A implementação de tecnologias de segurança no sistema prisional brasileiro representa um avanço inegável na tentativa de coibir a entrada de ilícitos nas unidades de detenção. O uso de equipamentos de escaneamento corporal, conhecidos como body scanners, surgiu como uma alternativa humanizada à antiga e degradante revista vexatória. No entanto, a aplicação contínua e indiscriminada desses dispositivos, especialmente quando direcionada aos servidores públicos que atuam nessas unidades, suscita debates jurídicos profundos. A questão central transcende a mera gestão administrativa e toca o núcleo dos direitos fundamentais: o equilíbrio entre a necessidade de segurança pública e a preservação da saúde, da intimidade e da dignidade da pessoa humana.

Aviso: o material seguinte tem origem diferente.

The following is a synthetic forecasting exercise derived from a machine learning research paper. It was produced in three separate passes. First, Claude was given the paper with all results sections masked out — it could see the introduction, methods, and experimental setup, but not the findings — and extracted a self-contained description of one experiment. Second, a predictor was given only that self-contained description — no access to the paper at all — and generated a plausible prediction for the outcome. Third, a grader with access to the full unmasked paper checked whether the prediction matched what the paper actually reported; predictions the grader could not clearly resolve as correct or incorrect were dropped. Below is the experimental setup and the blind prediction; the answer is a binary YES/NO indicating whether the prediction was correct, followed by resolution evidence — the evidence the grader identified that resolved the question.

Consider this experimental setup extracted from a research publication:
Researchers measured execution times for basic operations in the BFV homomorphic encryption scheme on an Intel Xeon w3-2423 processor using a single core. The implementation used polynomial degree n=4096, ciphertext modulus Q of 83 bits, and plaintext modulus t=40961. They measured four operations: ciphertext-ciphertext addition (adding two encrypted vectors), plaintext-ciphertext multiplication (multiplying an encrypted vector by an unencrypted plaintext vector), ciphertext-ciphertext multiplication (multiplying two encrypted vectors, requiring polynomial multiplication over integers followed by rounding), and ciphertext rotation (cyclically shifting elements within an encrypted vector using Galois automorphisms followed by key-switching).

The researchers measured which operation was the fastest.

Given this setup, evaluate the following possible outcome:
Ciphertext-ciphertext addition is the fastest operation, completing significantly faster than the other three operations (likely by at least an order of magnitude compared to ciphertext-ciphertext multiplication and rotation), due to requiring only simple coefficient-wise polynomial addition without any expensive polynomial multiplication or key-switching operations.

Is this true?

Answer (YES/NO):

Para o jurista atento, o cenário exige uma interpretação que vá além da letra fria da lei. É necessário compreender a colisão de princípios constitucionais. De um lado, o Estado detém o dever-poder de garantir a ordem e a segurança nos estabelecimentos penais, conforme preconiza a Lei de Execução Penal (Lei nº 7.210/84). Do outro, encontram-se os direitos individuais dos agentes estatais, que não despem de sua cidadania e de suas garantias constitucionais ao assumirem suas funções públicas. A submissão diária à radiação, ainda que em baixas doses, sem uma justificativa concreta de suspeita, pode configurar um excesso do poder de fiscalização.
A compreensão destas nuances é vital para a advocacia criminal e administrativa moderna. A defesa de direitos em face do poder punitivo ou disciplinar do Estado requer um domínio sólido não apenas das normas, mas da principiologia que as sustenta. Para os profissionais que buscam excelência nesta área, o aprofundamento acadêmico é indispensável. Uma formação robusta, como a Pós-Graduação em Direito Penal e Processo Penal Aplicado, oferece as ferramentas dogmáticas necessárias para enfrentar teses complexas sobre execução penal e limites do poder estatal.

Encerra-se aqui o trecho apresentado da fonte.